Ironically, stress often makes you crave the foods that are bad for you. Eating sugar and skipping meals are two things that are especially stressful to the adrenal glands, which work to maintain your blood sugar level. Eating sugar causes a temporary increase in blood sugar, which soon drops. Skipping meals also causes the blood sugar to drop. The adrenal glands then have to work to increase the blood sugar. Hypoadrenia and hypoglycemia (low blood sugar) usually exist together. Adrenal imbalance causes a number of issues, including an expanded waistline. The science behind it is quite interesting. Normally when we feel begin to feel hungry, our blood sugar drops and the brain sends a message to the adrenal glands to release cortisol. Cortisol activates glucose, fats, and amino acids to keep our body fueled with energy until we eat. Cortisol maintains blood sugar levels, and insulin helps our cells absorb glucose. When we have longterm stress, both insulin and cortisol remain elevated in the blood, and the extra glucose is stored as fat–mostly in the abdomen.
Here’s where it gets interesting. Scientists have discovered that fat cells actually have special receptors for the stress hormone cortisol, and there are more of these receptors in our abdominal fat cells than anywhere else in our bodies! In addition, scientists have shown that belly fat is actually an active tissue, acting as an endocrine organ that responds to the stress response by actually welcoming more fat to be deposited! This is an ongoing cycle until we take steps to correct this adrenal imbalance.
Call today to get your adrenals checked: 818-707-9355
Dr. Norling can help to restore your adrenals and put your body back on the healthy cycle.
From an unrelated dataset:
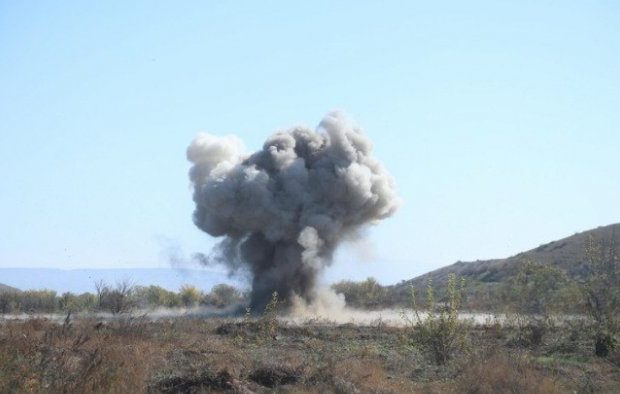 image-1705840311_photo_5289925925460367042_x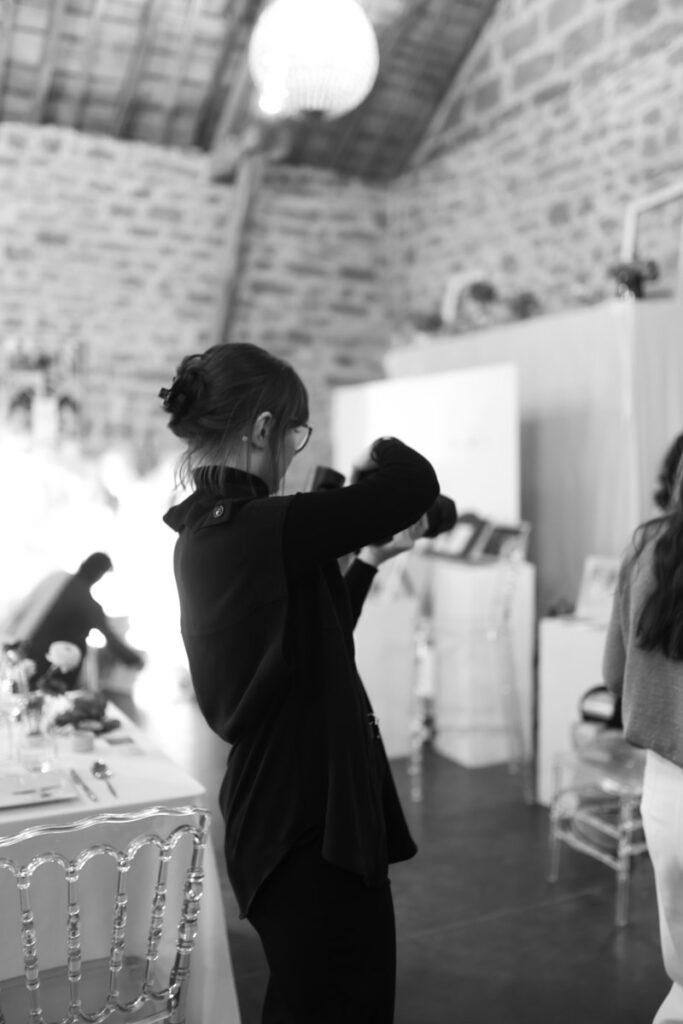 Nastasia Papiez, photographe de mariage famille, branding Limousin, bordeaux, nouvelle aquitaine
Meanwhile, here are some ideas for stress relief:
- Meditation: Meditation, Prayer, Yoga, Tai Chi, or simple deep breathing exercises can help you bring stress under control. Much of the damage that stress does to your health is not due to any external factors, but rather how your mind interprets those factors. Meditation and other techniques help to reduce the harm of stress by quieting the mind.
- Sports and hobbies: Most hobbies are relaxing; your mind has to focus on a simple task rather than on sources of stress.
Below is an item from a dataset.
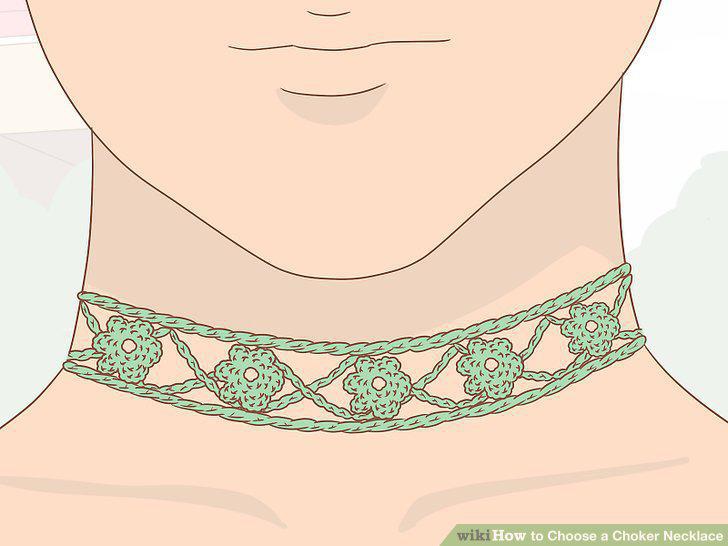 Step 7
- Exercise: Moderate aerobic exercise is good. This is exercise that uses large muscles repetitively and is mild enough that you can carry on a normal conversation during the activity. Anaerobic (exercising so hard that you can’t carry on a normal conversation) exercise can be stressful and should be limited while the adrenal glands are recovering.
- Diet: There are many types of stress. Chemical, physical, thermal, and mental stresses can all cause harm to the body. Stress is cumulative. A stressful job situation is compounded by a poor diet. Eat small, frequent meals; avoid chemical additives and sugar, refined carbohydrates and hydrogenated oil. Eat plenty of vegetables and make sure that you get enough protein. At mealtime relax and focus on enjoying your food; don’t eat on the run.